# QUÉ HACER:
#1 Responde con datos del texto sobre José de Acosta:
(a) ¿En qué localidad nació?
(b) ¿En qué ciudad y en qué año se publicó la Historia natural y moral de las Indias?
(c) ¿Qué invento fue el primero en exponer?
#2 Prolonga el texto sobre José de Acosta a partir de su última oración.

# FRAGMENTO DE TEXTO:
◇ ◇ ◇ ◇ ◇ ◇ ◇

De Natura Novi Orbis, José de Acosta

Obra del P. José de Acosta (1539-1600). Muy joven (nació en Medina del Campo) ingresó en la Compañía de Jesús, pasó al Perú (1571- 1572), fue provincial de aquel virreinato y volvió a España en 1587.

Los dos prime­ros libros de la Historia natural y moral de las Indias (Sevilla, 1590) son la traducción de su anterior obra De natura’novi orbis (Salamanca, 1588), traducida después a varios idiomas europeos. Apoyándose en los datos que sus largas excursiones en el Nuevo Continente le proporcionaron, des­cribe las constelaciones, los meteoros, las particularidades geográficas, metales, plan­tas, animales, industrias, condiciones y ori­gen de las razas indias, etc., en los cuatro primeros libros, dedicados al estudio de las cosas naturales de Indias.

Su obra, ba­sada en el criterio «de la verdadera razón y experiencia cierta», marca un punto culminante en la historia de la ciencia espa­ñola; su doctrina sobre los orígenes de Amé­rica, sobre aplicación del método de la hipótesis, sobre el sistema de colonización, no desdeñarían de suscribirlas sabios mo­dernos. Fue el primero que expuso el in­vento de beneficiar la plata por medio del azogue.

◇ ◇ ◇ ◇ ◇ ◇ ◇

[Elementos almacenados del conjunto de datos]
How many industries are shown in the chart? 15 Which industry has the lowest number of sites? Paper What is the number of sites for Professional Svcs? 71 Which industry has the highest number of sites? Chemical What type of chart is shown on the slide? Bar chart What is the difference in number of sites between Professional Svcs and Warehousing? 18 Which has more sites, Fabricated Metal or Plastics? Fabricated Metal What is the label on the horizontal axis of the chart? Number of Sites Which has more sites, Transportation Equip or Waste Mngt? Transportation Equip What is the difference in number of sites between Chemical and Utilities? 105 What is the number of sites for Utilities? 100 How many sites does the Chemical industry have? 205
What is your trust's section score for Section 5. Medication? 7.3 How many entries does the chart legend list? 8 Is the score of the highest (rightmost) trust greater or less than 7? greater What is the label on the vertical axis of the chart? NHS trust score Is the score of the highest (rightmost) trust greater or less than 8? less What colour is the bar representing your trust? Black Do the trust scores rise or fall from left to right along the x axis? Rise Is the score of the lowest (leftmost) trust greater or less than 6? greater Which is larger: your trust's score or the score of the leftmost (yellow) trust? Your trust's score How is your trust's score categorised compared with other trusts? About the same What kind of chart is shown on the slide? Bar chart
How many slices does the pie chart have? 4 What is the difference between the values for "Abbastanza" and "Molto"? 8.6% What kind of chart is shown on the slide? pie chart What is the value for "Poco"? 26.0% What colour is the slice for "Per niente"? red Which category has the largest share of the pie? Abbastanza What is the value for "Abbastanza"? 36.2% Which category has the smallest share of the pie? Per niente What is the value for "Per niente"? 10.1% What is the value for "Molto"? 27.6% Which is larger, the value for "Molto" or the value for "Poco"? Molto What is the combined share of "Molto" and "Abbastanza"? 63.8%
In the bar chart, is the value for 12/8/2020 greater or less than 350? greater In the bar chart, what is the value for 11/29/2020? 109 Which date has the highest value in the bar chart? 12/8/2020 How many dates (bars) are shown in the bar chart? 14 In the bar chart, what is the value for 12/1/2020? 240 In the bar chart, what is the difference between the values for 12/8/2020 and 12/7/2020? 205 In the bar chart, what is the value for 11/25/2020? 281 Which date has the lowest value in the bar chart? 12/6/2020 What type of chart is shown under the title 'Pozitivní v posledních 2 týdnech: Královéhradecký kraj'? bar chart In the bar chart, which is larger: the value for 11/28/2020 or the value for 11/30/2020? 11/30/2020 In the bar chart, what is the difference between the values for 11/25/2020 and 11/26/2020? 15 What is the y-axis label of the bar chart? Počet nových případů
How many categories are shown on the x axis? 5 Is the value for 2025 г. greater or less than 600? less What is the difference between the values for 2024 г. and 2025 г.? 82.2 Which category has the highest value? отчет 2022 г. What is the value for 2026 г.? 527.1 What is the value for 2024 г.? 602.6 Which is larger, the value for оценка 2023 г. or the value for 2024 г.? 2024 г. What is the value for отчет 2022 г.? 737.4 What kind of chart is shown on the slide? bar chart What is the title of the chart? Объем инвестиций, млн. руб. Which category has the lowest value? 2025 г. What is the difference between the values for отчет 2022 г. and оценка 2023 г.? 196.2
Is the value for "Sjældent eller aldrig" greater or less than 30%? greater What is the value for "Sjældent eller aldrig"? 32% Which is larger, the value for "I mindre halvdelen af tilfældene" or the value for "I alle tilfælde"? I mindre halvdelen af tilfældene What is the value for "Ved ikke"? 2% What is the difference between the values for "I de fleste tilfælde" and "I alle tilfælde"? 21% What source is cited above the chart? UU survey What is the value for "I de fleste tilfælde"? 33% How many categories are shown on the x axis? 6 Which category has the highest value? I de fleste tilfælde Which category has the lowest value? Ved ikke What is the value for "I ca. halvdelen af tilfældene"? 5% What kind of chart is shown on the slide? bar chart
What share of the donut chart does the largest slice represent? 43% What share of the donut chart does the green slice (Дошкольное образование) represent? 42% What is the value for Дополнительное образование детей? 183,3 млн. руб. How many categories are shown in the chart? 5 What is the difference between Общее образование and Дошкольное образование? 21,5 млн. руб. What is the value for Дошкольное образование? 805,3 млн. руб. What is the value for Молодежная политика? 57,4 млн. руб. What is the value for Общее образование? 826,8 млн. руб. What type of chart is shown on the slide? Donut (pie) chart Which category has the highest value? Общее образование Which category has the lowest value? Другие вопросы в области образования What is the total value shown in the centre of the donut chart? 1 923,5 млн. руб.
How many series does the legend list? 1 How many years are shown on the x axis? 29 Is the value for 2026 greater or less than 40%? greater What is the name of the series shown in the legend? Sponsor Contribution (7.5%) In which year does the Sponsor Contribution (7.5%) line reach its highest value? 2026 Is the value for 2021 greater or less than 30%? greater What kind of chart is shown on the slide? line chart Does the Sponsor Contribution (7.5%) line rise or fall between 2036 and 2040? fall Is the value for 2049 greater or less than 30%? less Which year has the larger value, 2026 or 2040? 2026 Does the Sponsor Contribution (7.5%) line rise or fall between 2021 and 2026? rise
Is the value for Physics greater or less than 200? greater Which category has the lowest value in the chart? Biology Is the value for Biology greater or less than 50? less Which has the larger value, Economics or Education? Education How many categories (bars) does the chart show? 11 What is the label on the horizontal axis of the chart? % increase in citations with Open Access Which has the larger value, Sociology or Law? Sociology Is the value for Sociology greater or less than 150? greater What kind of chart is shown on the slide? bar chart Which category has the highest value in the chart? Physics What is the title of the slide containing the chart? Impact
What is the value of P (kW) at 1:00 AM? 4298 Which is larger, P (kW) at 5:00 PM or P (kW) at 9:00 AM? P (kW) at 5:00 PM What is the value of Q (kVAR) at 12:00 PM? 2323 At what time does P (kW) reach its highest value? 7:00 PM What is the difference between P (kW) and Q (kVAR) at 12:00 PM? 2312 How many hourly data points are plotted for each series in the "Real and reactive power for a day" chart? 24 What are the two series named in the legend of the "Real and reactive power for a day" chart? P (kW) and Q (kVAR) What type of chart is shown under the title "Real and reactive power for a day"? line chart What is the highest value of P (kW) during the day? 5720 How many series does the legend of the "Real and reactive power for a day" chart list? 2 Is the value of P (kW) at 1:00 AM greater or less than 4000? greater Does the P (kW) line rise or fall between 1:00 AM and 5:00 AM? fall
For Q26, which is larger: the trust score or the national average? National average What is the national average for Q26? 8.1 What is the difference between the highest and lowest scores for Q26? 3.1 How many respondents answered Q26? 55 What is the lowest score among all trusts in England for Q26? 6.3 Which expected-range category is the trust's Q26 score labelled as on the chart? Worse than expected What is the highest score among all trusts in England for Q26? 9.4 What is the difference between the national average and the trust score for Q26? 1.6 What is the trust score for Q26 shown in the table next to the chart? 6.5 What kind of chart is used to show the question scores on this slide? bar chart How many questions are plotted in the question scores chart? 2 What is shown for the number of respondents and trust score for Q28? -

◇ ◇ ◇ ◇ ◇ ◇ ◇

# RESPUESTAS:
#1
(a) En Medina del Campo.
(b) En Sevilla, en 1590.
(c) El de beneficiar la plata por medio del azogue.

#2
El fundamento de lo que hoy lla­mamos física del Globo se halla en las obras de Acosta y de Oviedo (Humboldt). Alguien ha dicho que el P. Acosta fue un plagiario; pero la crítica moderna ha aceptado el juicio de Feijoo: «Acosta es origi­nal en su género, y se le pudiera llamar con propiedad el Plinio del Nuevo Mundo. En cierto modo hizo más que Plinio, pues éste se valió de las especies de muchos es­critores que le precedieron, como él mismo confiesa. El P. Acosta no halló de quién transcribir cosa alguna. Añádase a favor del historiador español el tiento en creer y la circunspección al escribir, que faltó al ro­mano».

Literariamente, la Historia natural y moral de las Indias es modelo de prosa didáctica, de estilo, fácil y sencillo, con ra­zón incluida por la Academia en el nú­mero de las autoridades del idioma en ma­terias científicas.